Saved data entries:

--------------------------------

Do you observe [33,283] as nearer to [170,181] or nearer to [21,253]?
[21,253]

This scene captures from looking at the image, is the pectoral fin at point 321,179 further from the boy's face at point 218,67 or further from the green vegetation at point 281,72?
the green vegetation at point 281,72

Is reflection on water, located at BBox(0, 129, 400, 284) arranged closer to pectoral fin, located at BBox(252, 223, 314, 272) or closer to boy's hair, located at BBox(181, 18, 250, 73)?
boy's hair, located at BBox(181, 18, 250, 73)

--------------------------------

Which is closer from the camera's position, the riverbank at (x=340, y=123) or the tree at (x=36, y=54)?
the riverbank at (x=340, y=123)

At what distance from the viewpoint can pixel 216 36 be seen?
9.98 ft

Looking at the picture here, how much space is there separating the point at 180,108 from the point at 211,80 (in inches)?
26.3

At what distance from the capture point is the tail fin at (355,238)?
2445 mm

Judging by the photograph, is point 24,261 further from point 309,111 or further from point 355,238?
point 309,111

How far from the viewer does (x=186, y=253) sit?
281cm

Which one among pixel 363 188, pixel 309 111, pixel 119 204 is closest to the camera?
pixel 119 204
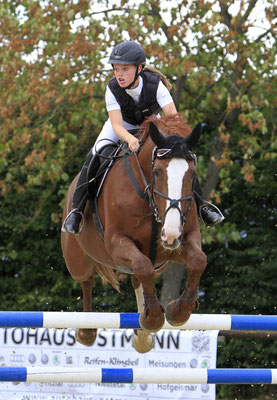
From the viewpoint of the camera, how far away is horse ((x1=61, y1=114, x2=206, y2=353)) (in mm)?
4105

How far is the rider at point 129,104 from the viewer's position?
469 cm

--------------------------------

= AIM =
Which lines of the records above contain the word "hair"? Pull out each one in full.

= THE OUTPUT =
Is reflection on water, located at BBox(0, 129, 400, 284) arranged closer to pectoral fin, located at BBox(252, 223, 314, 272) or closer to boy's hair, located at BBox(181, 18, 250, 73)?
boy's hair, located at BBox(181, 18, 250, 73)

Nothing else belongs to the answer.